第17章 赤い夫との誘拐
『電話ありがとう』
「ああ。どういたしまして。とりあえず今はこれを着てて」
征十郎は上半身裸になって私に服を着せた。
『征十郎は寒くないの?』
「別に大丈夫だ」
私は征十郎の横にのそのそと移動して三角座りをした。
「どうしたんだい?」
『寒いから人肌に触れたいの』
「それだけかい?」
『…………征十郎の横に行きたかった、です』
私は恥ずかしさのあまり膝に顔を埋める。
「よく言えました」
征十郎はわしゃわしゃと頭を撫でる。
『頭ぐしゃぐしゃになる…………』
「されるがままのくせによく言うよ」
ごもっとも過ぎて言い返す言葉も無い。

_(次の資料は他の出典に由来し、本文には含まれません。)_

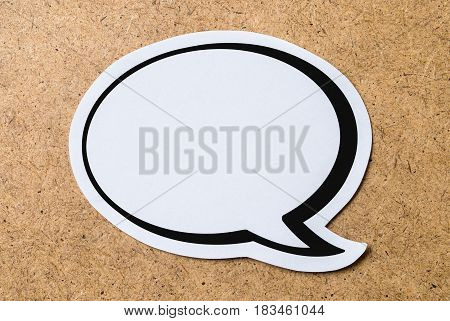 Large blank speech bubble on a light brown wooden cork board background. Chat bubble cut from paper and cardboard. Message, chat and communication concept with a lot of free empty copy space for text.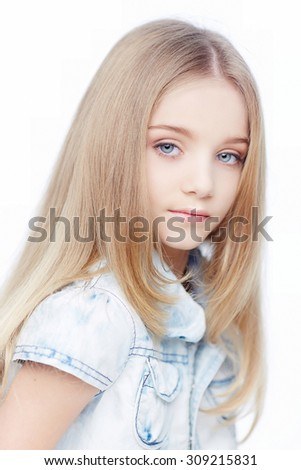 Young girl with long blond hair and blue eyes isolated on white background. - stock photo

そんなこんなでじゃれ合ったりしていると秘書さんが到着した。
〈やあ。持ってきてくれてありがとう〉
〈いえ。大丈夫ですよ。美桜さんは大丈夫ですか?〉
《はい。色々とご迷惑をおかけしてすいません》
私はお辞儀をして言った。
〈服はこちらで大丈夫でしょうか?〉
中を開けるとレディースのスーツが入っていた。靴まで全て。
《はい!!サイズも……ぴったりです!本当にありがとうございます》
私はシャツを取り出して体に合わせながら言った。
〈化粧品も私のですが持ってきたのでご自由にお使いください〉
《ありがとうございます…………》
私は何から何までしてもらって感謝で泣きそうになっていた。